The second day resembled the first in its happenings, save that Martin Valliant betrayed a more flagrant interest in this mysterious woman’s pilgrimage. She rode out early, and he hid himself behind a thorn bush on the moor and watched her progress. She chose neither the path that led to the beech woods, nor the road going west, but turned aside along the track that made for Oakshot Bottom. Martin watched her till she was out of sight, hidden by the belt of birches that bounded the northern rim of the moor.

She returned earlier that day, and in a strange and sullen temper. She let Martin take the horse, but her eyes avoided his, and she had little to say to him.

“I struck a fool’s country—all sand.”

“That would be the White Plain.”

“ ‘White’ they call it! A good jest!”

“Because of the birch trees.”

“Ah, the birch trees! I remember.”

He looked at her curiously, but she went straight to the rest-house and shut herself in. Something seemed to have gone very amiss with her that day, and Martin was honestly perplexed. Were women made of such wayward stuff that some dust, a wood of birch trees, and perhaps a few flies, could stir such spirited discontent?

He took her horse to the stable, fed and groomed him as though he were my lady’s servant. And again he examined the beast’s feet, only to discover something that was singular. One of the hind hoofs had red clay balled in it, and Martin Valliant knew that red clay was not to be found in that part of the Forest.

He picked the stuff out and stared at it, holding it in one palm.

“Oakshot is yellow, Bracknell is black,

Troy is as white as a miller’s sack,

The Paradise fields are as brown as wood,

But red is the color of Bloody Rood.”

He called to mind the old Forest jingle, and the reddish-yellow lump in his hand rhymed with it.

“Bloody Rood? That is the Blount’s lordship. Young Nigel holds the fee.”

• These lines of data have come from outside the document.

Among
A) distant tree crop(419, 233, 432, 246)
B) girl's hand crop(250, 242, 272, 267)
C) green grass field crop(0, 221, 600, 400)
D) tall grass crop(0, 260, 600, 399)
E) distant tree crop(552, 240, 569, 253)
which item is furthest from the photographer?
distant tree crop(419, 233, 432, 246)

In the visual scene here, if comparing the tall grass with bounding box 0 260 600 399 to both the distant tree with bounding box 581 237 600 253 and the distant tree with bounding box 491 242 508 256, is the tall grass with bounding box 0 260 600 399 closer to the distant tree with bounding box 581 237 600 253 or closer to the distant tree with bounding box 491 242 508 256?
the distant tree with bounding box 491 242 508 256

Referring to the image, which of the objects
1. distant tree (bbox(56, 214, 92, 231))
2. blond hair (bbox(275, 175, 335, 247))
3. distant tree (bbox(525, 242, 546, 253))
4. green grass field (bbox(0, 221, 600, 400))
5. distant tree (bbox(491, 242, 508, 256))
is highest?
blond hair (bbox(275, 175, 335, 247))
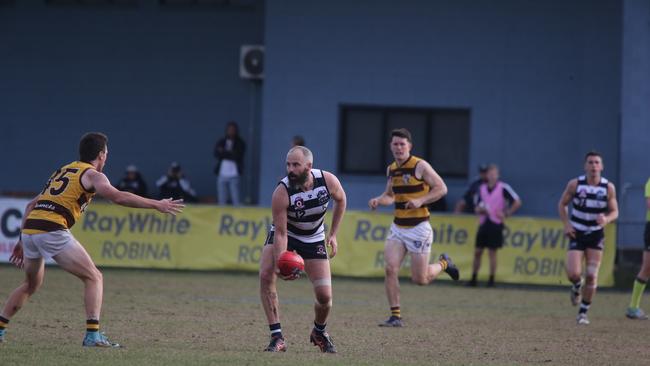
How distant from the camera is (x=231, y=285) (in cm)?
1967

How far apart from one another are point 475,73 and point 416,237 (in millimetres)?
11368

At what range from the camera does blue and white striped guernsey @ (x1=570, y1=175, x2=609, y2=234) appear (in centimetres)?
1541

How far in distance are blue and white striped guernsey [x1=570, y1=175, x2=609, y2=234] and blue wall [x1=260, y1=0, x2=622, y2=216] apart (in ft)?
31.4

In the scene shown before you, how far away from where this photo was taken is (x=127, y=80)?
2806cm

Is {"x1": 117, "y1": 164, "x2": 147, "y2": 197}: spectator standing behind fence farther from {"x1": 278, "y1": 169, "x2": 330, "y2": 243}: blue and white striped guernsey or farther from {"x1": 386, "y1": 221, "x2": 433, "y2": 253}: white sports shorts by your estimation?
{"x1": 278, "y1": 169, "x2": 330, "y2": 243}: blue and white striped guernsey

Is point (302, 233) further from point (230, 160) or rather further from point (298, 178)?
point (230, 160)

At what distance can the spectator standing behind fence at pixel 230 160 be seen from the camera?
25328mm

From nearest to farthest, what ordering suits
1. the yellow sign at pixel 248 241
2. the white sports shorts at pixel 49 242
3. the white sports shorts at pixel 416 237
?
1. the white sports shorts at pixel 49 242
2. the white sports shorts at pixel 416 237
3. the yellow sign at pixel 248 241

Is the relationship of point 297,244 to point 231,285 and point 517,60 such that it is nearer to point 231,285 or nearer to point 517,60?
point 231,285

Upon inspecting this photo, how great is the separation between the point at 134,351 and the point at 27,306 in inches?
204

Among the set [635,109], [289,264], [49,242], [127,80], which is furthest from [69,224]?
[127,80]

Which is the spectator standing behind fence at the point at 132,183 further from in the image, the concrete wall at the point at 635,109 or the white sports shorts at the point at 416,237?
the white sports shorts at the point at 416,237

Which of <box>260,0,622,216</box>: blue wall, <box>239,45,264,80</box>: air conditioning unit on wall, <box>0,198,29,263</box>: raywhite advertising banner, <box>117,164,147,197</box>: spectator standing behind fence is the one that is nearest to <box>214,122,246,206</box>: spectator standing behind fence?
<box>260,0,622,216</box>: blue wall

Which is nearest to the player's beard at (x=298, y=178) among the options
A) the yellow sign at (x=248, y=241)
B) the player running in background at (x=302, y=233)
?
the player running in background at (x=302, y=233)
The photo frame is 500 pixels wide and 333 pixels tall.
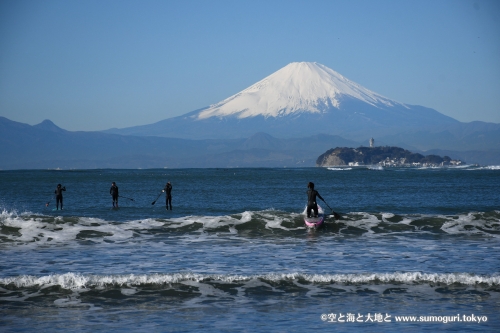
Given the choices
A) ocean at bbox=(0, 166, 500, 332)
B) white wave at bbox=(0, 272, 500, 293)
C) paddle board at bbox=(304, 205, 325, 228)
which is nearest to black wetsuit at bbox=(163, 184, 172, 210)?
ocean at bbox=(0, 166, 500, 332)

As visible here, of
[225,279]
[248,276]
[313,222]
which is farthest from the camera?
[313,222]

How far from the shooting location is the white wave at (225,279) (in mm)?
16656

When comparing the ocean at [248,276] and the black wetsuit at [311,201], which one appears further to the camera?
the black wetsuit at [311,201]

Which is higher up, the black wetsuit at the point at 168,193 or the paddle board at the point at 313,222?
the black wetsuit at the point at 168,193

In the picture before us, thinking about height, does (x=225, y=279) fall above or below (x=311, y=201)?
below

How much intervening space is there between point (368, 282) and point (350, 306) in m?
2.26

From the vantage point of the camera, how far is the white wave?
1666 cm

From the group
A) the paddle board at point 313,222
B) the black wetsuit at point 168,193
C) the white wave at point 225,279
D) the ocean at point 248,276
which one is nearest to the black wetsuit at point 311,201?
the paddle board at point 313,222

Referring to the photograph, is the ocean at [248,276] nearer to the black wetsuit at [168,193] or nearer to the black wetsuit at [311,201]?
the black wetsuit at [311,201]

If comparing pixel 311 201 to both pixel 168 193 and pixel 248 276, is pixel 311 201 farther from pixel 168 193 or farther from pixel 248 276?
pixel 168 193

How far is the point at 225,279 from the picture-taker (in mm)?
17047

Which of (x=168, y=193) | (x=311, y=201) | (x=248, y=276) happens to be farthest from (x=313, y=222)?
(x=168, y=193)

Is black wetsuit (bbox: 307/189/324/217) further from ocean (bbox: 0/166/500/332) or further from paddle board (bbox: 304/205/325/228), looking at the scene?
ocean (bbox: 0/166/500/332)

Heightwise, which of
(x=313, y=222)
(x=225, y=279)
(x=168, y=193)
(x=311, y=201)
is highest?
(x=311, y=201)
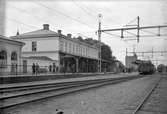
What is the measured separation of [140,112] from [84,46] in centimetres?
5067

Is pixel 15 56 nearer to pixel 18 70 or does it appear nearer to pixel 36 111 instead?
pixel 18 70

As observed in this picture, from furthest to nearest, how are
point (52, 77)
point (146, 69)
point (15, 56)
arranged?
point (146, 69)
point (15, 56)
point (52, 77)

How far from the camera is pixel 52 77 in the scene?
27688 mm

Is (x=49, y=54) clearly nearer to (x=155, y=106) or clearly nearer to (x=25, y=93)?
(x=25, y=93)

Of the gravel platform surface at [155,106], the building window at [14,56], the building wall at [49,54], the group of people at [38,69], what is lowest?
the gravel platform surface at [155,106]

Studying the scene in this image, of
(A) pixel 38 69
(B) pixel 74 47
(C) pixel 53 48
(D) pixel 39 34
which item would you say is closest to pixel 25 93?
(A) pixel 38 69

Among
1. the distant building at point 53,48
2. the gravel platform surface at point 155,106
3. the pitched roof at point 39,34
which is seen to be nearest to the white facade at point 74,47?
the distant building at point 53,48

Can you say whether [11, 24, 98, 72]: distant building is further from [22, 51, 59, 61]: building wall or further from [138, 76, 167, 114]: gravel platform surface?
[138, 76, 167, 114]: gravel platform surface

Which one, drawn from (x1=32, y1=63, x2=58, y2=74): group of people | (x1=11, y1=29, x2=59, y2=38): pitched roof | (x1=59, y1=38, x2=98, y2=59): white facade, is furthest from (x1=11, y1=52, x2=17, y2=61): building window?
(x1=11, y1=29, x2=59, y2=38): pitched roof

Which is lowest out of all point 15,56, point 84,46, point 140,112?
point 140,112

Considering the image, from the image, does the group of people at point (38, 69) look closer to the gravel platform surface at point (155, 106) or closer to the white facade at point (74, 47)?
the white facade at point (74, 47)

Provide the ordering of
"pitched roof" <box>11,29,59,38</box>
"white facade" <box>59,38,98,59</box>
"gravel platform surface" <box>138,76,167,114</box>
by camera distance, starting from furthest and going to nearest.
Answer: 1. "white facade" <box>59,38,98,59</box>
2. "pitched roof" <box>11,29,59,38</box>
3. "gravel platform surface" <box>138,76,167,114</box>

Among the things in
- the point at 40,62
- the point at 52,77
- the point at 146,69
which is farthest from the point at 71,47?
the point at 52,77

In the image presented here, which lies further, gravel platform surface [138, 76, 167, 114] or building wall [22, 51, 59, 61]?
building wall [22, 51, 59, 61]
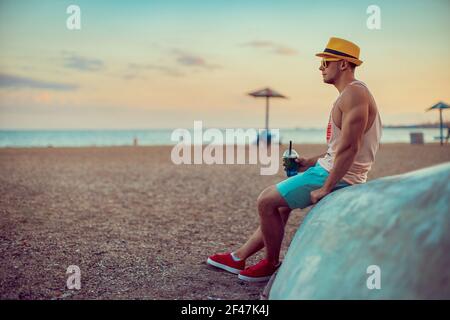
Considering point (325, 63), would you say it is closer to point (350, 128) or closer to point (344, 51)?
point (344, 51)

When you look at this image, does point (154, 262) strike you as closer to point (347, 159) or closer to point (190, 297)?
point (190, 297)

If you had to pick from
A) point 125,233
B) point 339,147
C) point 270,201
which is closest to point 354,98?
point 339,147

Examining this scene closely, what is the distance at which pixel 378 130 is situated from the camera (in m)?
2.96

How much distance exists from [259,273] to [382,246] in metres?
1.60

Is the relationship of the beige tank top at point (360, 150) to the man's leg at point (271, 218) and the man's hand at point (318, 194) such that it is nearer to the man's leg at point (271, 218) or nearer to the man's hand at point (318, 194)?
the man's hand at point (318, 194)

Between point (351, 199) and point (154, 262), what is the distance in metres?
2.35

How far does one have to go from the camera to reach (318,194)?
296cm

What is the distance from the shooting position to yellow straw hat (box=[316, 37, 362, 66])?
3.01m

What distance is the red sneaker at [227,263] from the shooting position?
3.82 meters

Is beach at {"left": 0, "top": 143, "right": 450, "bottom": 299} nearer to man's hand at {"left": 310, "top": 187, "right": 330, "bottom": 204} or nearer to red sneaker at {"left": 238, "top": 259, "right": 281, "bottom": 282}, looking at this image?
red sneaker at {"left": 238, "top": 259, "right": 281, "bottom": 282}

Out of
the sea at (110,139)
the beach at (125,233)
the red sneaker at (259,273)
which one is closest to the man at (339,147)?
the red sneaker at (259,273)

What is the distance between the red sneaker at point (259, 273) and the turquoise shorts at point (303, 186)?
70cm

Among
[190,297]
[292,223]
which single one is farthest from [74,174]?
[190,297]
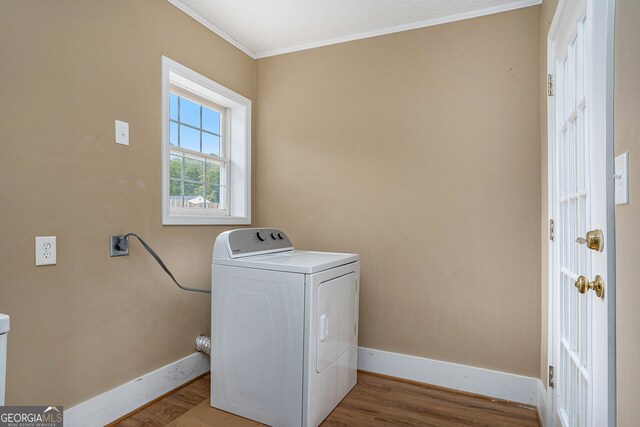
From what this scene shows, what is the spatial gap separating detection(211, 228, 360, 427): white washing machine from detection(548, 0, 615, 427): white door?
1.10 meters

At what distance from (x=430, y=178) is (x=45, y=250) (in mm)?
2212

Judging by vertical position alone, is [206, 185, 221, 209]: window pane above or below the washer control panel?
above

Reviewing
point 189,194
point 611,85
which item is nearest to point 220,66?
point 189,194

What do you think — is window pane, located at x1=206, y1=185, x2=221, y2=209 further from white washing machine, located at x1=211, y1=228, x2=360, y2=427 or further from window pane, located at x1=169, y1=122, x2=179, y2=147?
white washing machine, located at x1=211, y1=228, x2=360, y2=427

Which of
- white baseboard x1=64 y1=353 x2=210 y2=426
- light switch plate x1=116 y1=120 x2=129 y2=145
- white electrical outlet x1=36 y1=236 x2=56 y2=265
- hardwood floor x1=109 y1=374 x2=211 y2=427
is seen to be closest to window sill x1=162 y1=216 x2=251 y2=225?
light switch plate x1=116 y1=120 x2=129 y2=145

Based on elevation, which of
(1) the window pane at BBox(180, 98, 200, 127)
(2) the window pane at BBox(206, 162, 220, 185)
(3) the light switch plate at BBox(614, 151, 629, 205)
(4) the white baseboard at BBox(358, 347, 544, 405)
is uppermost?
(1) the window pane at BBox(180, 98, 200, 127)

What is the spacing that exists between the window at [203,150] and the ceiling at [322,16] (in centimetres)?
43

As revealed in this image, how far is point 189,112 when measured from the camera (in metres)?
2.64

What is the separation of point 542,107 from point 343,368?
1946mm

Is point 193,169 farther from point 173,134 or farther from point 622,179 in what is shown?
point 622,179

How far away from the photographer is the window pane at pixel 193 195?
2594 millimetres

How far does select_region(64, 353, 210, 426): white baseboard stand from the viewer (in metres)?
1.80

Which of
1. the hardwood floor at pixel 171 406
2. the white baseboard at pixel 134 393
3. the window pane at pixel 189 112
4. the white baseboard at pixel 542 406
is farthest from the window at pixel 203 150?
the white baseboard at pixel 542 406

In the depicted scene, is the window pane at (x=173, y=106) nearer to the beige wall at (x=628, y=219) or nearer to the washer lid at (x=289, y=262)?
the washer lid at (x=289, y=262)
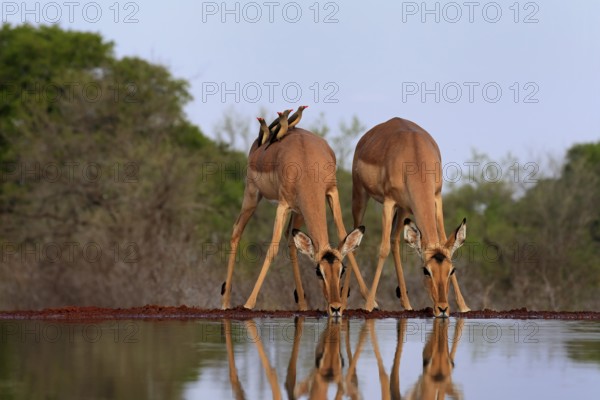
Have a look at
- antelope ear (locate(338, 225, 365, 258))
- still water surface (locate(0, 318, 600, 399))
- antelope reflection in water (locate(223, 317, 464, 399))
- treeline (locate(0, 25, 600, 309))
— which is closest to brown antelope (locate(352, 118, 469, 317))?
antelope ear (locate(338, 225, 365, 258))

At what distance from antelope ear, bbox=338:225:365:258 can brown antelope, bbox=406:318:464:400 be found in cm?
198


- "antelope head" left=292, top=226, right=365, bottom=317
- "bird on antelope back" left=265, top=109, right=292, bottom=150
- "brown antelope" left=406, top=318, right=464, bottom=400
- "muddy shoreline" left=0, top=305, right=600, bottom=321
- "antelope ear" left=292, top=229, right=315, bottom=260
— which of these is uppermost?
"bird on antelope back" left=265, top=109, right=292, bottom=150

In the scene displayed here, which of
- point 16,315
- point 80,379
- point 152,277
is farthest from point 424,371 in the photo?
point 152,277

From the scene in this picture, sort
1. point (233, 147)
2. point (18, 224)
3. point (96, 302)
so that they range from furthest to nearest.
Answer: point (233, 147)
point (18, 224)
point (96, 302)

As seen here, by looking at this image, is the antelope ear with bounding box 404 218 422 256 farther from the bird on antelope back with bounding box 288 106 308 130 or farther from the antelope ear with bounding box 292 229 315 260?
the bird on antelope back with bounding box 288 106 308 130

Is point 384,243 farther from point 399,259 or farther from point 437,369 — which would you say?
point 437,369

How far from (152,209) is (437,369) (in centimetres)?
2848

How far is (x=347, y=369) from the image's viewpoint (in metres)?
11.8

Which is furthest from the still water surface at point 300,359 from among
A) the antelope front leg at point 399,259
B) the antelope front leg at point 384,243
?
the antelope front leg at point 399,259

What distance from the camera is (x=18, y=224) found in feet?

He frowned and tossed the clay into the stall.

Martin saw no more of Mellis that evening; she remained shut up in the rest-house, nor did he leave the limits of his cell. A new emotion had been born in Martin Valliant’s heart—an emotion that was so utterly human that the saint was fast losing himself in the man. Mellis was growing more mysterious, more elusive, and Martin Valliant’s imagination had carried him away at a gallop in pursuit of her.

Why had she ridden all the way to Bloody Rood? Chance could not have carried her there, and what reason had she for hiding the truth? The adventure had not gone smoothly, to judge by the temper of her return. And what sort of adventure could befall a woman in the Forest?

From the moment of that thought an utterly new look came into Martin Valliant’s eyes. His nostrils dilated, he stared fixedly at some imaginary scene, his hands clenched themselves. Dame Nature had flicked him with her scourge of jealousy, set him thinking about a certain young Nigel Blount of Bloody Rood.

Martin Valliant discovered his own manhood that night. He had ceased to be an onlooker, a creature in petticoats, an impersonal, passionless saint. He was going to take a part in the adventure: to see for himself how life stood.